--- Data extract ---
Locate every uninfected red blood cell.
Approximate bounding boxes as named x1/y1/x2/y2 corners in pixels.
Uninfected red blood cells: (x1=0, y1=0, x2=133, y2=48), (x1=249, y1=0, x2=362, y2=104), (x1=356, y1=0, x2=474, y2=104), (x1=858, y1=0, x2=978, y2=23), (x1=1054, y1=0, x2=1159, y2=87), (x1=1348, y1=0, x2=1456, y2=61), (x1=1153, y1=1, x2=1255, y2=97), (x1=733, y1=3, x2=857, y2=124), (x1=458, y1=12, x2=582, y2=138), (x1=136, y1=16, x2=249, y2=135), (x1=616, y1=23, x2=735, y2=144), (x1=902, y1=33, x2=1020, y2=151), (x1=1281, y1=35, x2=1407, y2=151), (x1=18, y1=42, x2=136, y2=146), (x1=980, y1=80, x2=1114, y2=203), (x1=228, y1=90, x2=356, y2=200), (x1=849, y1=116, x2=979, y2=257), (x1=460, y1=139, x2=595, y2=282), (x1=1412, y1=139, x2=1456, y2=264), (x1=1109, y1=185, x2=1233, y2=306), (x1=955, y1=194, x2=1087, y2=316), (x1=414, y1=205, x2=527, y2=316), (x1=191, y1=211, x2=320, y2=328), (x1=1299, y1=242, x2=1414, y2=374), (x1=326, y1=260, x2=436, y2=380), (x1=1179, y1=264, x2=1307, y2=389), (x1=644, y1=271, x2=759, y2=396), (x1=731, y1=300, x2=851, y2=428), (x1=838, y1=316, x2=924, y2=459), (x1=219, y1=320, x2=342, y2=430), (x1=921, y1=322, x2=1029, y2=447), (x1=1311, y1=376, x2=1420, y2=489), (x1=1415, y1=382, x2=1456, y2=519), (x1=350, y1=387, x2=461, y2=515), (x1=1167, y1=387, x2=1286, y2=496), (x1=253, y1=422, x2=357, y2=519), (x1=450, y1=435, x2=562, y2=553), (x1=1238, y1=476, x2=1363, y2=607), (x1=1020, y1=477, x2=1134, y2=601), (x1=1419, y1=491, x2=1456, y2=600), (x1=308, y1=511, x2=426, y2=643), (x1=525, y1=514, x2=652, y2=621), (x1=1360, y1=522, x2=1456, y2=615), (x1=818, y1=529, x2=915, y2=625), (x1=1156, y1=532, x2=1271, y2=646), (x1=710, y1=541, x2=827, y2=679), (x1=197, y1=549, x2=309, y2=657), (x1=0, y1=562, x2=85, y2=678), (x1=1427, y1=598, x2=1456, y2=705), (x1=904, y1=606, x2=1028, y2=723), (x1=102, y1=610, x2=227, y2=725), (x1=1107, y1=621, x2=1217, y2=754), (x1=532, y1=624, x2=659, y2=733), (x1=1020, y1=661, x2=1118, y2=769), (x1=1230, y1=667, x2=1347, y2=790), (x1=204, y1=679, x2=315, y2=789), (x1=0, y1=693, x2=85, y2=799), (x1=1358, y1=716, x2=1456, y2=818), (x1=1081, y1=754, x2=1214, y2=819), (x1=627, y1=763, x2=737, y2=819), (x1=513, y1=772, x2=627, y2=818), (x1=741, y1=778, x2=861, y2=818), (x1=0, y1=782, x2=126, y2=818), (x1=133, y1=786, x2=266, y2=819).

--- What needs to be done ---
Give back the whole listing. Match it exactly.

--- Answer for the task ---
Locate every uninfected red blood cell.
Approximate bounding boxes as named x1/y1/x2/y2 corners in pixels.
Uninfected red blood cells: (x1=0, y1=0, x2=133, y2=48), (x1=249, y1=0, x2=362, y2=104), (x1=356, y1=0, x2=474, y2=104), (x1=858, y1=0, x2=978, y2=23), (x1=1054, y1=0, x2=1159, y2=87), (x1=1348, y1=0, x2=1456, y2=61), (x1=1153, y1=1, x2=1255, y2=97), (x1=733, y1=3, x2=857, y2=124), (x1=458, y1=12, x2=582, y2=138), (x1=136, y1=16, x2=249, y2=135), (x1=616, y1=23, x2=735, y2=144), (x1=902, y1=33, x2=1020, y2=151), (x1=1281, y1=35, x2=1407, y2=151), (x1=18, y1=42, x2=136, y2=146), (x1=980, y1=80, x2=1114, y2=203), (x1=228, y1=90, x2=356, y2=200), (x1=849, y1=116, x2=979, y2=257), (x1=460, y1=139, x2=595, y2=282), (x1=1412, y1=139, x2=1456, y2=264), (x1=1109, y1=185, x2=1233, y2=306), (x1=955, y1=194, x2=1087, y2=316), (x1=414, y1=205, x2=527, y2=316), (x1=191, y1=211, x2=320, y2=328), (x1=1299, y1=242, x2=1414, y2=374), (x1=326, y1=260, x2=436, y2=380), (x1=1179, y1=264, x2=1307, y2=389), (x1=644, y1=271, x2=759, y2=396), (x1=731, y1=300, x2=851, y2=428), (x1=838, y1=316, x2=924, y2=459), (x1=219, y1=320, x2=342, y2=430), (x1=921, y1=322, x2=1029, y2=447), (x1=1311, y1=376, x2=1420, y2=489), (x1=1415, y1=382, x2=1456, y2=519), (x1=350, y1=387, x2=461, y2=515), (x1=1167, y1=387, x2=1286, y2=496), (x1=253, y1=422, x2=357, y2=519), (x1=450, y1=435, x2=562, y2=553), (x1=1238, y1=476, x2=1363, y2=607), (x1=1020, y1=477, x2=1134, y2=601), (x1=1419, y1=491, x2=1456, y2=600), (x1=308, y1=511, x2=426, y2=643), (x1=525, y1=514, x2=652, y2=621), (x1=1360, y1=522, x2=1456, y2=615), (x1=818, y1=529, x2=915, y2=625), (x1=1156, y1=532, x2=1271, y2=646), (x1=710, y1=541, x2=827, y2=679), (x1=197, y1=549, x2=309, y2=657), (x1=0, y1=562, x2=85, y2=678), (x1=1427, y1=598, x2=1456, y2=705), (x1=904, y1=606, x2=1028, y2=723), (x1=102, y1=610, x2=227, y2=725), (x1=1107, y1=621, x2=1217, y2=754), (x1=532, y1=624, x2=659, y2=733), (x1=1020, y1=661, x2=1118, y2=769), (x1=1230, y1=667, x2=1347, y2=790), (x1=204, y1=679, x2=315, y2=789), (x1=0, y1=693, x2=85, y2=799), (x1=1358, y1=716, x2=1456, y2=818), (x1=1081, y1=754, x2=1214, y2=819), (x1=627, y1=763, x2=737, y2=819), (x1=513, y1=772, x2=627, y2=818), (x1=741, y1=778, x2=861, y2=818), (x1=0, y1=782, x2=126, y2=818), (x1=133, y1=786, x2=266, y2=819).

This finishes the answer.